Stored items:
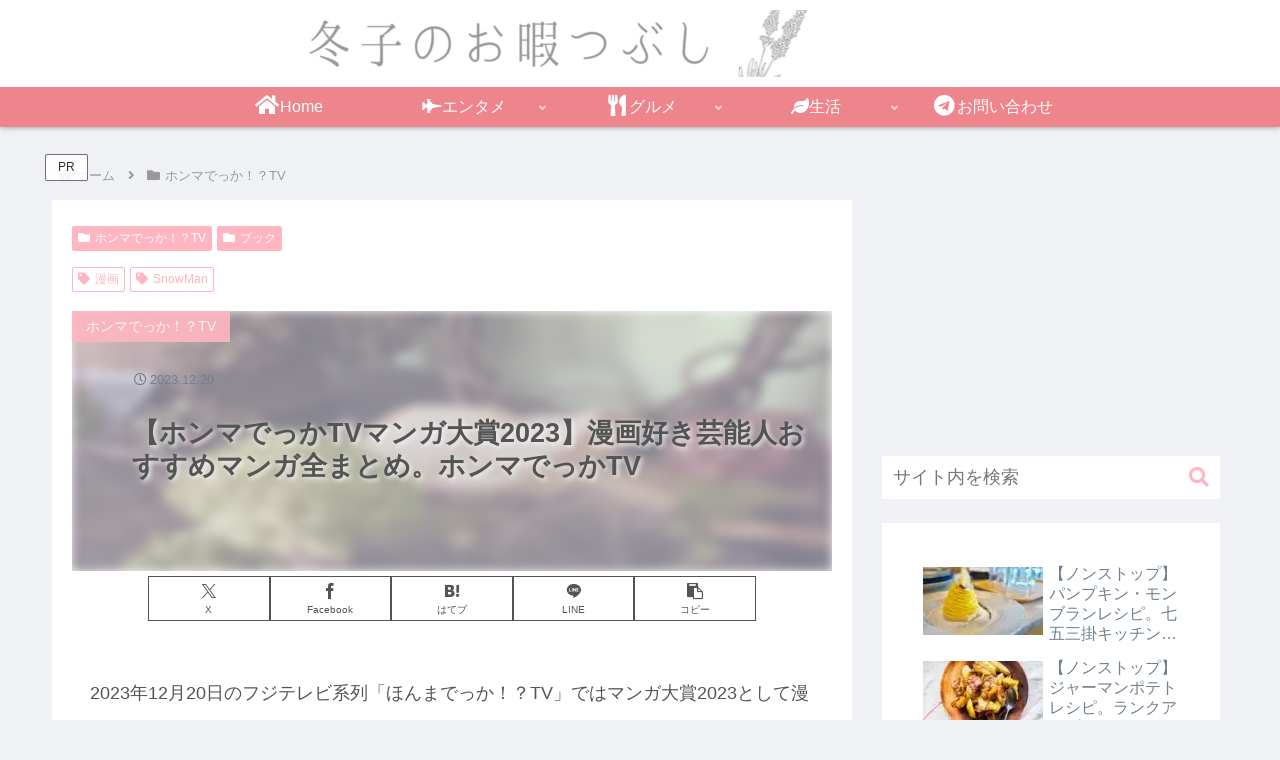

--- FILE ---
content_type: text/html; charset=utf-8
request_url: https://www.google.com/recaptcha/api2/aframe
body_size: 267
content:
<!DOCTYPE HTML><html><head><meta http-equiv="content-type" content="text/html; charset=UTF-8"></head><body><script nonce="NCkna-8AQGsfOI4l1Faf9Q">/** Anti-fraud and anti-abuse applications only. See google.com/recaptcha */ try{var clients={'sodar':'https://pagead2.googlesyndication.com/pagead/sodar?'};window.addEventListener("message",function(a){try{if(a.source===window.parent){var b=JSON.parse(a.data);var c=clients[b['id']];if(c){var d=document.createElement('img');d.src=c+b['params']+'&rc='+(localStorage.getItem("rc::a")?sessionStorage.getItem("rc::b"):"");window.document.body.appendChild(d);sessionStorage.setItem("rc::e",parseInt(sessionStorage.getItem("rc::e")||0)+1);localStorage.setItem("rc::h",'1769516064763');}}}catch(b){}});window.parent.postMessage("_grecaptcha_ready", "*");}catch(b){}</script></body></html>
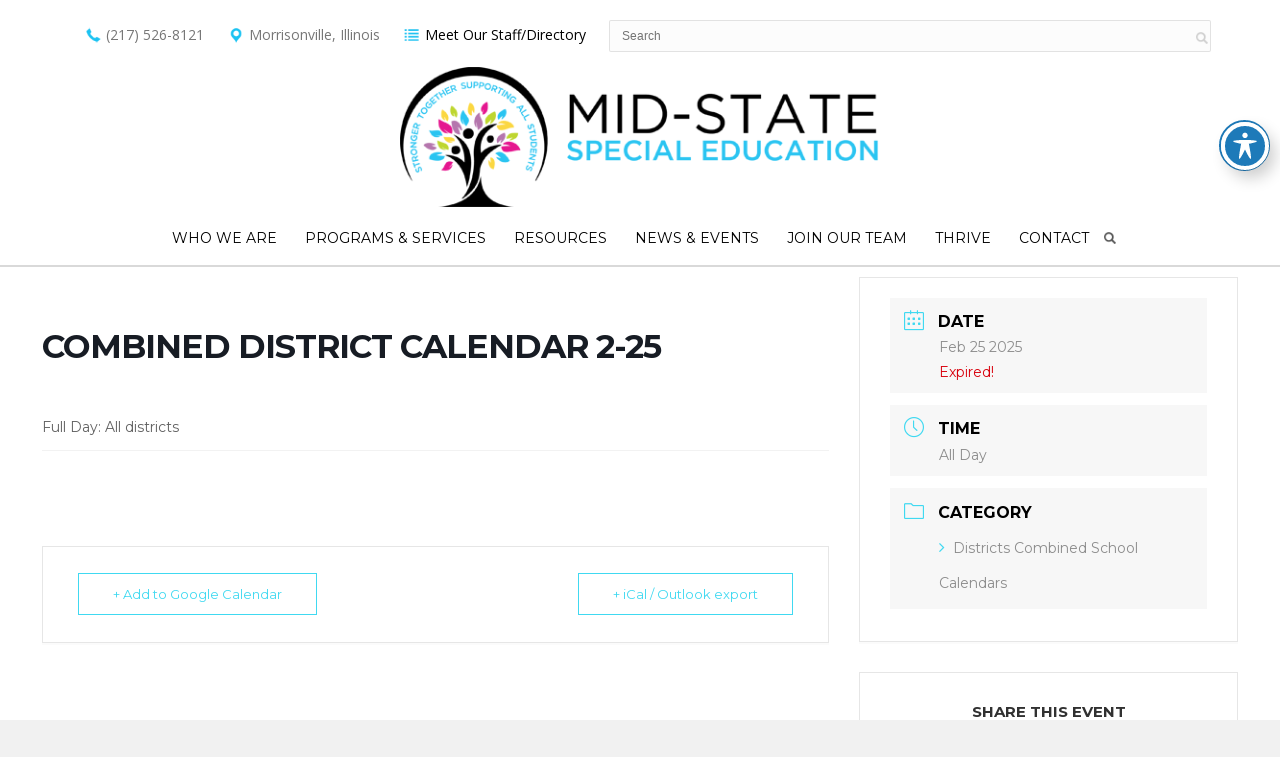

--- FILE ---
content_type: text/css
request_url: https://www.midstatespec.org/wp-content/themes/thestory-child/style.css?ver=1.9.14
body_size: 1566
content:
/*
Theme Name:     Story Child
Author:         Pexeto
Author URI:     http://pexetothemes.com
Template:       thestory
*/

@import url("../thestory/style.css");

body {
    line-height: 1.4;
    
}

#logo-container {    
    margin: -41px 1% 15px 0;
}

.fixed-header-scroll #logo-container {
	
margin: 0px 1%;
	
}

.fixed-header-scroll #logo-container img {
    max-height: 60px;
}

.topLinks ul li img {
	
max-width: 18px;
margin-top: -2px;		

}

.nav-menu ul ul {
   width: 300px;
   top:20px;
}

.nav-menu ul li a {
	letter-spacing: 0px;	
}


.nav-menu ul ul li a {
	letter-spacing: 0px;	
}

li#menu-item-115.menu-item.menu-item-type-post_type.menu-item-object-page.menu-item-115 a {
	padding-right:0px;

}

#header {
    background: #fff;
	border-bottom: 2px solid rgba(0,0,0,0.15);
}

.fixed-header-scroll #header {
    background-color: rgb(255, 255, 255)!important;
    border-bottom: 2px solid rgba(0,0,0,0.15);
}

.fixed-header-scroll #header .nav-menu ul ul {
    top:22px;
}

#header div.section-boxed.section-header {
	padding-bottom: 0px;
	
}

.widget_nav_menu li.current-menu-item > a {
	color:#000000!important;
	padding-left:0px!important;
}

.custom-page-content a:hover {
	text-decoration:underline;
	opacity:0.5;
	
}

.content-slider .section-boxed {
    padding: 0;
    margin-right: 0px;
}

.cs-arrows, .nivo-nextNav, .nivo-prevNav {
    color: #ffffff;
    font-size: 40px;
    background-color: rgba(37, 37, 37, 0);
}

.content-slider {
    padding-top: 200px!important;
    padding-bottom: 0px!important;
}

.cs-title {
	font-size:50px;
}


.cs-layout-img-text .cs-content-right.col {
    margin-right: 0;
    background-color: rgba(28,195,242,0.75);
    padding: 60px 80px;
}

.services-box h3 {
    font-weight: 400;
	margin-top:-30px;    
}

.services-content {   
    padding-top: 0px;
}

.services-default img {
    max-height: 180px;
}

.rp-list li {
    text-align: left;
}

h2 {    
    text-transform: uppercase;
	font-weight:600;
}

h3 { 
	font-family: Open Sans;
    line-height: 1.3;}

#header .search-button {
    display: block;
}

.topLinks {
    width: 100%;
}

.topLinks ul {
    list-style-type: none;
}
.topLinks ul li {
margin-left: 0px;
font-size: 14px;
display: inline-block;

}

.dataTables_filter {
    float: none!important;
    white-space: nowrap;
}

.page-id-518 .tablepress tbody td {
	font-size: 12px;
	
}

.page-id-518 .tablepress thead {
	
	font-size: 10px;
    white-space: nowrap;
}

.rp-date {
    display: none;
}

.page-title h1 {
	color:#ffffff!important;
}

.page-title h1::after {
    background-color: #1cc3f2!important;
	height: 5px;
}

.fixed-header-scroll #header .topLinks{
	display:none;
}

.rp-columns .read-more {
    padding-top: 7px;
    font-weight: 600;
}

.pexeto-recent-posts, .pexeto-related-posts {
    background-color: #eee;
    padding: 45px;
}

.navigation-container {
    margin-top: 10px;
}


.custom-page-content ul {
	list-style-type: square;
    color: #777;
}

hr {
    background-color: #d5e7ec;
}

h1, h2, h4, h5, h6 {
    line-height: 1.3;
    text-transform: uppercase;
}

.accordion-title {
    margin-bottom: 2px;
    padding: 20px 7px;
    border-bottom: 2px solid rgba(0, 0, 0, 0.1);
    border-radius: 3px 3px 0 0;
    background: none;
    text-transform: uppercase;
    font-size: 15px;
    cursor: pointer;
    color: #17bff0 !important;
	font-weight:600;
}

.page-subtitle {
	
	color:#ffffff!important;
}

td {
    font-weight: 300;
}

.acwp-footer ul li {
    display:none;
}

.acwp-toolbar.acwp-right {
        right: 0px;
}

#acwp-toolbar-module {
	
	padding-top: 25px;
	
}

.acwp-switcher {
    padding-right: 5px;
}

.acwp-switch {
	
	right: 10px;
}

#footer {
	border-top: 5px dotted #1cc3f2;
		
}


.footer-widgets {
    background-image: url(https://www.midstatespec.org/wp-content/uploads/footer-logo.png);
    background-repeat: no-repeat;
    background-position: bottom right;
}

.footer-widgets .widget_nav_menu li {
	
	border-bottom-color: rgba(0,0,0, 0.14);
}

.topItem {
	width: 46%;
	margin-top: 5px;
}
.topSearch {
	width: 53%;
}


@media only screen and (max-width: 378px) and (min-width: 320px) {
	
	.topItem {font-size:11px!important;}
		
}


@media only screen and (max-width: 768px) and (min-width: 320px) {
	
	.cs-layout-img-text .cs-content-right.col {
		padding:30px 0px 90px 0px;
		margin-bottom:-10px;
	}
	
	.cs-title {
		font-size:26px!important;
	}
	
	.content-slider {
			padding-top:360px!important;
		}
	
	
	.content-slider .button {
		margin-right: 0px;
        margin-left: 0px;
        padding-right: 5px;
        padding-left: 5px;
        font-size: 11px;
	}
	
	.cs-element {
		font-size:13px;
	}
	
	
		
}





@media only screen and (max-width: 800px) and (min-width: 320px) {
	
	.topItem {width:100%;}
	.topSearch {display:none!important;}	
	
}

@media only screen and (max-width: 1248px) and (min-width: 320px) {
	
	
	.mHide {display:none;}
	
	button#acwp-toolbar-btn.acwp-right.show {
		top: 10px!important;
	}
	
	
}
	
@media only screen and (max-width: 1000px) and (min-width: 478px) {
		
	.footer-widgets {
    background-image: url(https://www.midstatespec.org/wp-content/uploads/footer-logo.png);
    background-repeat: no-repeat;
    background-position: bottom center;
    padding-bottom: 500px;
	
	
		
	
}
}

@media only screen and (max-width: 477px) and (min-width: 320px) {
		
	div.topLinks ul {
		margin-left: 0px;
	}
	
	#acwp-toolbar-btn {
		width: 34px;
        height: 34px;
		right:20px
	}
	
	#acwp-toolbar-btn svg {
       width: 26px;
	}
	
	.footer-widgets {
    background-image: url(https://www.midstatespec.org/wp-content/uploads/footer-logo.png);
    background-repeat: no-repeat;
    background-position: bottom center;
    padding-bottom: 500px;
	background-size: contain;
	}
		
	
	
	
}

==

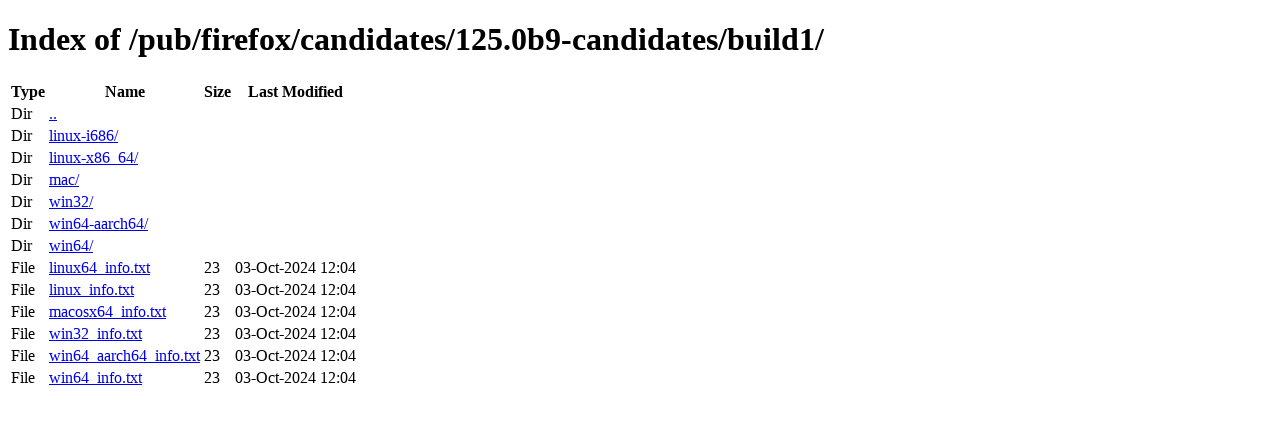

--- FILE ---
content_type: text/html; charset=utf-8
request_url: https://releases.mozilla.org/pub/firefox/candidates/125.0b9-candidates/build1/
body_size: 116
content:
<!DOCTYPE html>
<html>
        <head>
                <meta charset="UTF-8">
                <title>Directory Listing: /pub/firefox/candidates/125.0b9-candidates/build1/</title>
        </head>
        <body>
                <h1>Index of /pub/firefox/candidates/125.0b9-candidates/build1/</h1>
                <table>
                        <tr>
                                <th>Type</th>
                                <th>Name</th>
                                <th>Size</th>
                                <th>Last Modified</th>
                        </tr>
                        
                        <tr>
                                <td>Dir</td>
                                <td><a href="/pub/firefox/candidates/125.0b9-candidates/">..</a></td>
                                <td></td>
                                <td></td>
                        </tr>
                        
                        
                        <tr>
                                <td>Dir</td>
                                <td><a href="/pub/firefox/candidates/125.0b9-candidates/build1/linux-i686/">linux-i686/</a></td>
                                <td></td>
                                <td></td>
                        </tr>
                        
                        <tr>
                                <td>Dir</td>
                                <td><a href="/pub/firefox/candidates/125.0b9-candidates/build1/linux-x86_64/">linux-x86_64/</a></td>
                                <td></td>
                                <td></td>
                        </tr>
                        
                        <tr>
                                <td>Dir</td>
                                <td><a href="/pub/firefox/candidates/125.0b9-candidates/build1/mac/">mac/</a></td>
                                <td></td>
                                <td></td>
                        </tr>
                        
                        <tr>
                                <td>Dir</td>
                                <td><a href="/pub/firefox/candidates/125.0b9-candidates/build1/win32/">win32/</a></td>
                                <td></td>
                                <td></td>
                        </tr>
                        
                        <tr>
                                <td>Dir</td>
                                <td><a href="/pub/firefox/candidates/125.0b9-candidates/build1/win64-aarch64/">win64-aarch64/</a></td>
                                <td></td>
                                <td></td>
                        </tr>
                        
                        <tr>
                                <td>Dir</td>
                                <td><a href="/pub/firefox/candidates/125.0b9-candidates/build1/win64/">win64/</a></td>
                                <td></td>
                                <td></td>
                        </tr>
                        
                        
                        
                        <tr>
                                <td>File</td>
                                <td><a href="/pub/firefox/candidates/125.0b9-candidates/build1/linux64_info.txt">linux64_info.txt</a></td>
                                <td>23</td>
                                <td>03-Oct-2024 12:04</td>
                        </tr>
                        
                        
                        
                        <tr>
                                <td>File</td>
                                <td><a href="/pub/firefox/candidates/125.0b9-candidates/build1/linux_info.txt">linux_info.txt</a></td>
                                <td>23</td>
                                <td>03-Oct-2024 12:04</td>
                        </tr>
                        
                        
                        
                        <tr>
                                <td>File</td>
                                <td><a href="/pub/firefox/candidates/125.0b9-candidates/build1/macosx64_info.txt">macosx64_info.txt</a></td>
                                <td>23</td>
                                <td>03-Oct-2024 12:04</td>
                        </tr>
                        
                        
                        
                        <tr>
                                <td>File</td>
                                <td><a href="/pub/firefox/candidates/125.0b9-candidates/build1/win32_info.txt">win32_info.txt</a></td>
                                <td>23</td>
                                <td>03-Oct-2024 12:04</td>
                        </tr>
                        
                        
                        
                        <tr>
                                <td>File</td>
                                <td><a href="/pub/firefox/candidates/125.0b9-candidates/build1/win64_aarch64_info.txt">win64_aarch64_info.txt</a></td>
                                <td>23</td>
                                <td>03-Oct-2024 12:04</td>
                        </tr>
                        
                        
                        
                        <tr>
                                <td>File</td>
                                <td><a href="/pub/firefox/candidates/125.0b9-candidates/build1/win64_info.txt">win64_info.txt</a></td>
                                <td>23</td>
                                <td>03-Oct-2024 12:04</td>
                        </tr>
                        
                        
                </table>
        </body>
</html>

* * *

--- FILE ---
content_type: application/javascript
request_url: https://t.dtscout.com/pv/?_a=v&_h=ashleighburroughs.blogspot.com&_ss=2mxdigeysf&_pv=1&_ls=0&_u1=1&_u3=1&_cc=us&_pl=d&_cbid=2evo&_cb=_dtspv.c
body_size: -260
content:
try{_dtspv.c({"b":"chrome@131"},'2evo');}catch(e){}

* **Problem details**:
Identify the lines of the data that contain the word "screen". Copy each of them.

* **Answer section**:
@media only screen and (max-width: 378px) and (min-width: 320px) {
@media only screen and (max-width: 768px) and (min-width: 320px) {
@media only screen and (max-width: 800px) and (min-width: 320px) {
@media only screen and (max-width: 1248px) and (min-width: 320px) {
@media only screen and (max-width: 1000px) and (min-width: 478px) {
@media only screen and (max-width: 477px) and (min-width: 320px) {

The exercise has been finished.